■ **KUTIPAN TEKS**:
——————

Kamis 18 Oct 2012 15:53 WIB

MPR Apresiasi Penghentian Pembahasan Revisi UU KPK

Diskusi revisi UU KPK menghadirkan Abraham Samad (kiri), Bambang Widjayanto (tengah) dan Yunus Husein sebagai pembicara.
Foto: REPUBLIKA/TAHTA AIDILA
Diskusi revisi UU KPK menghadirkan Abraham Samad (kiri), Bambang Widjayanto (tengah) dan Yunus Husein sebagai pembicara.

REPUBLIKA.CO.ID, JAKARTA--Wakil Ketua MPR Hajriyanto Y. Thohari menghargai sikap Badan Legsilatif (Baleg) DPR yang akhirnya sepakat untuk menghentikan pembahasan revisi Undang Undang Nomor 30 Tahun 2002 tentang Komisi Pemberantasan Korupsi (KPK).

"Saya rasa itu adalah langkah yang baik. Berarti DPR mau mendengar dan memperhatikan aspirasi masyarakat yang berkembang," kata Hajriyanto Thohari usai menghadiri Seminar Nasional Konsolidasi Demokrasi dan Jati Diri Bangsa di Jakarta, Kamis (18/10).

——————

■ **MATERI DITAMPILKAN**:
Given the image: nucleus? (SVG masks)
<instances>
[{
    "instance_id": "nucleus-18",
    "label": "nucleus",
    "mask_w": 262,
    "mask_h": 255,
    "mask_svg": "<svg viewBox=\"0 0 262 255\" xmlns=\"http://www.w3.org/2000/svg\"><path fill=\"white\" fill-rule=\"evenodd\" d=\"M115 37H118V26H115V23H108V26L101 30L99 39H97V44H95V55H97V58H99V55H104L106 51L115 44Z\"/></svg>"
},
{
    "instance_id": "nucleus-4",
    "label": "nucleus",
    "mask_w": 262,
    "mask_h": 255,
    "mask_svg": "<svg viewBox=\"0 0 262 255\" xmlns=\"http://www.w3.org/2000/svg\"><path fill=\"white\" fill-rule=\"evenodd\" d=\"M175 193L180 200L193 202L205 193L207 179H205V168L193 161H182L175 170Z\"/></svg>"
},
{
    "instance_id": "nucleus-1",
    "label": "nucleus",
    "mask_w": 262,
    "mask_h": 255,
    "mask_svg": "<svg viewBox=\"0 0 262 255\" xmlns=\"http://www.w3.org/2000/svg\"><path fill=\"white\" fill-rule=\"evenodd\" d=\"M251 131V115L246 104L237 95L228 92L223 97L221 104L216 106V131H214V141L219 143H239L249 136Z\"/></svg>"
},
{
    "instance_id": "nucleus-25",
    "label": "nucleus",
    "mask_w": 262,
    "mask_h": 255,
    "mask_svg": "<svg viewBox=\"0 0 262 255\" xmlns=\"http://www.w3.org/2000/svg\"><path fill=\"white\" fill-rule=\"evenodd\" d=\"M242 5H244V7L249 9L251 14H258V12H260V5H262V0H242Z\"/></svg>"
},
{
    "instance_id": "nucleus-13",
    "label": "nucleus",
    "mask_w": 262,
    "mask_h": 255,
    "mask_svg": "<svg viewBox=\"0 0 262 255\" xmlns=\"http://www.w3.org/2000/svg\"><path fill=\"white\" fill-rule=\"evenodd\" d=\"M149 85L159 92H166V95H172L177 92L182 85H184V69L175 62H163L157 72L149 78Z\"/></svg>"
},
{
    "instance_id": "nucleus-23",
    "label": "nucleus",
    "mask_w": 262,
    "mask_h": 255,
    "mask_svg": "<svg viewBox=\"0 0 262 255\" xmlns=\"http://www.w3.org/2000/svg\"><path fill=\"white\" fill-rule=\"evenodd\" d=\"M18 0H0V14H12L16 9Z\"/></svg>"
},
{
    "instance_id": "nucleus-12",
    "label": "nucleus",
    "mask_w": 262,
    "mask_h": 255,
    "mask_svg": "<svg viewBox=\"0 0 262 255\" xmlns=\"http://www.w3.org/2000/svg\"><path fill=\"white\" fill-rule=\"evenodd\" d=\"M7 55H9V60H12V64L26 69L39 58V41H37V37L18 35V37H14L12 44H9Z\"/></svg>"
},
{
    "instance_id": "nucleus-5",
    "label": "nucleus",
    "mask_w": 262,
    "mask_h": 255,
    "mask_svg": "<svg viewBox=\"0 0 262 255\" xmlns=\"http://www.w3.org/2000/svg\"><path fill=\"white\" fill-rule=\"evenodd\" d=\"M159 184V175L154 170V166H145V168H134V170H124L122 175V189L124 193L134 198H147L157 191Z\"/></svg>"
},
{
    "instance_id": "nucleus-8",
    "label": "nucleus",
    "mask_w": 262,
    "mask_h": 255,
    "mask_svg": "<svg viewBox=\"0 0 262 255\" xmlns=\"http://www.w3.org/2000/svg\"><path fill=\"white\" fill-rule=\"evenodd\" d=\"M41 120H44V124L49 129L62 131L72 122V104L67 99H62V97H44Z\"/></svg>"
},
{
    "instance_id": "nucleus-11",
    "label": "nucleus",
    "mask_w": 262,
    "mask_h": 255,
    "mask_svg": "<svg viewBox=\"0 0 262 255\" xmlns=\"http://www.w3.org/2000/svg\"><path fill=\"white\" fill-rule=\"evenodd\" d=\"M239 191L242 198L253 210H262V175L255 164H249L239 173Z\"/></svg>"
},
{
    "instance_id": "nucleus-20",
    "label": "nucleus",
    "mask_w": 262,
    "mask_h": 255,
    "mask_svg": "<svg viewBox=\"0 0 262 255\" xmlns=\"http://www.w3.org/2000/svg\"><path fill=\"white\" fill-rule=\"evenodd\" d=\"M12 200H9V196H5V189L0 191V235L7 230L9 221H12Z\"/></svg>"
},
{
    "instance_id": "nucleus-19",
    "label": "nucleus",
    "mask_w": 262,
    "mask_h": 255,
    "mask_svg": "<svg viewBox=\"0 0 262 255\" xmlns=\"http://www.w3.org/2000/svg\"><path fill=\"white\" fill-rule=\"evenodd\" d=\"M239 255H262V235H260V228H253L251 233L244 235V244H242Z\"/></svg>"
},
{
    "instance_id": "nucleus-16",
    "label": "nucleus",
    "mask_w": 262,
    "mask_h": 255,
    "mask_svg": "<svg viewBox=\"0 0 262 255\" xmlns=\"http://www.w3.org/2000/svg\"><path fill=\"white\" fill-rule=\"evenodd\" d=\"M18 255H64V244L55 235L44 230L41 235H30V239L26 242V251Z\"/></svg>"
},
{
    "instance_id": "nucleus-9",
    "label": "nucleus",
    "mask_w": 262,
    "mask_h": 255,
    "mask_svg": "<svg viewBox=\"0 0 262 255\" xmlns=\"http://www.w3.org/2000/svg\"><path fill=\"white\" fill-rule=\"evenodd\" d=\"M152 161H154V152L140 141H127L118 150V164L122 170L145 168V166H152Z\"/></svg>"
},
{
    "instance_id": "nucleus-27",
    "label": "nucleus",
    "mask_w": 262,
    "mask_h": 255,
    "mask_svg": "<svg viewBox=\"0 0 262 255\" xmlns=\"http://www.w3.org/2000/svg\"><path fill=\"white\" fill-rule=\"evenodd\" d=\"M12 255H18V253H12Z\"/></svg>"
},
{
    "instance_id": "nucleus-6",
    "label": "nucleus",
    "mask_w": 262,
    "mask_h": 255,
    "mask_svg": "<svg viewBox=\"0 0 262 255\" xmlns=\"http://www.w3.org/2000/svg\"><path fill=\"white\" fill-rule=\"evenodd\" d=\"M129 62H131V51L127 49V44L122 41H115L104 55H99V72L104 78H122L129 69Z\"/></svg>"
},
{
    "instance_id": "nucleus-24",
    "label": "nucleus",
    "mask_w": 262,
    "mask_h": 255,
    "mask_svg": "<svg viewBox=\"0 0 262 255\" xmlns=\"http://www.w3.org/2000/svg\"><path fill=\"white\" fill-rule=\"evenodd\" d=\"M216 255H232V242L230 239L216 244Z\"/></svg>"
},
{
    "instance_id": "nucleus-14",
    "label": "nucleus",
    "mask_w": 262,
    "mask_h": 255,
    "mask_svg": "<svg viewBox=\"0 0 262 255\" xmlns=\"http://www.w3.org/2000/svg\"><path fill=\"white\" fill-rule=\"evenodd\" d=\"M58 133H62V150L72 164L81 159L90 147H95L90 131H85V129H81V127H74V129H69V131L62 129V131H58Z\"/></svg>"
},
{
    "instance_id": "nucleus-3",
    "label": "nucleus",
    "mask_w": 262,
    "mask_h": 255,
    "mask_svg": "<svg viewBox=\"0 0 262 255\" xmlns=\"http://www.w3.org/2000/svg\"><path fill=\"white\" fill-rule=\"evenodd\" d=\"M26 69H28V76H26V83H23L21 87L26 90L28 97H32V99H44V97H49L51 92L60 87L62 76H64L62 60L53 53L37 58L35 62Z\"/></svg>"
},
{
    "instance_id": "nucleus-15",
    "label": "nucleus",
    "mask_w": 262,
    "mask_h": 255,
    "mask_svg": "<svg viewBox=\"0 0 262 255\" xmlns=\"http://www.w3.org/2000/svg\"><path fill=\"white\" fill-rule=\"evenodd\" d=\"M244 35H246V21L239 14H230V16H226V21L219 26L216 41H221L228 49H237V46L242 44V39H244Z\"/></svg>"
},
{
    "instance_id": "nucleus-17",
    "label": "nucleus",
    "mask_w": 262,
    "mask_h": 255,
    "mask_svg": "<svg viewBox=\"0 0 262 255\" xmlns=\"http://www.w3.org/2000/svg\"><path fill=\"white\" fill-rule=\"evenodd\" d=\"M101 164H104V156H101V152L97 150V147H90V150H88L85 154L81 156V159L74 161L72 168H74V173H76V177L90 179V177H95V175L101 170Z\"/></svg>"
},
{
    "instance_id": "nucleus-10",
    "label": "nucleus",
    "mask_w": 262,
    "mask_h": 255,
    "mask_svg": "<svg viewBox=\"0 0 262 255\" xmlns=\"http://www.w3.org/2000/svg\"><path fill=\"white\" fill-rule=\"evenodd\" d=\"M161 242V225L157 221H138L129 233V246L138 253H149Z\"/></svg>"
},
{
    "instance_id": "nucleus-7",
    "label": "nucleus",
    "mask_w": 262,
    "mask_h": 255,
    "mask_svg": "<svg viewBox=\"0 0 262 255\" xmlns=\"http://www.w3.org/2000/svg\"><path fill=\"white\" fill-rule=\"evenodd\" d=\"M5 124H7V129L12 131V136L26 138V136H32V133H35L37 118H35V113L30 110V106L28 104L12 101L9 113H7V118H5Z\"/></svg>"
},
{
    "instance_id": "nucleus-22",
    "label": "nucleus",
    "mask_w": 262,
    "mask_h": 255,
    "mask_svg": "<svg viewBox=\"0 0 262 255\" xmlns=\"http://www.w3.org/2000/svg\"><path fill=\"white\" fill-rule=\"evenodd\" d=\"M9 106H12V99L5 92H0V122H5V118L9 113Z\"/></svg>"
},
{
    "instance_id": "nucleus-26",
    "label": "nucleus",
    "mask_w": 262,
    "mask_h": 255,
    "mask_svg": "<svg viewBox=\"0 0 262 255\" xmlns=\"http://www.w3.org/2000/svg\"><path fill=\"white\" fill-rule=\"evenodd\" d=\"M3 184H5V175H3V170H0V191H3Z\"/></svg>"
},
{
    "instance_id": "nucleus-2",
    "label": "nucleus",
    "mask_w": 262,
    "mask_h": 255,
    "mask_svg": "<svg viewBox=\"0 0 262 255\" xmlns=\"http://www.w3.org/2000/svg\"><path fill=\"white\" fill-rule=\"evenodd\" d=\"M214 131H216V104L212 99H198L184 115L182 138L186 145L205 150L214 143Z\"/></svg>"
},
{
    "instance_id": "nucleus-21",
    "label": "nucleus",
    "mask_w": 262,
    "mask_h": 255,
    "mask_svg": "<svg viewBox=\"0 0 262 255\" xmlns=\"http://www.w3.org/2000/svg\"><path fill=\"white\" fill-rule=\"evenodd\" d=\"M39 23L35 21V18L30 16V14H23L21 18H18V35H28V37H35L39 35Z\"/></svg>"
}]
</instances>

——————

Tulis lanjutan berita tentang penghentian pembahasan revisi UU KPK, mulai setelah kalimat terakhirnya.

■ **JAWABAN**:
Sikap tersebut, menurut dia, patut dihargai dan menunjukkan bahwa DPR telah memiliki keberanian untuk koreksi diri dengan mendengar kritik dan saran dari masyarakat.

Selain itu, hal yang patut mendapat acungan jempol adalah kesepakatan anggota Dewan dalam menyediakan anggaran bagi pembangunan gedung KPK baru.

"Kemauan DPR untuk mengubah sikapnya, berusaha membatalkan revisi UU KPK dan menyediakan anggaran pembangunan gedung KPK adalah tanda-tanda yang baik," lanjutnya.

Baleg DPR telah sepakat untuk tidak melanjutkan pembicaraan mengenai revisi UU KPK, setelah menggelar rapat pleno dan mendengar pendapat dari sembilan fraksi yang ada.

Kesembilan fraksi tersebut adalah Partai Demokrat, Partai Keadilan Sejahtera, Partai Amanat Nasional, Partai Kebangkitan Bangsa, Partai Hanura, Gerindra, Partai Persatuan Pembangunan, dan Partai Golkar.

Partai Demokrasi Indonesia Perjuangan (PDIP) sejak awal telah menolak usul mengenai revisi UU KPK. Sebelumnya, draf yang diajukan oleh Komisi II DPR menuai kritik dari berbagai pihak karena dinilai merupakan upaya untuk melemahkan kinerja KPK dalam memberantas korupsi di Tanah Air.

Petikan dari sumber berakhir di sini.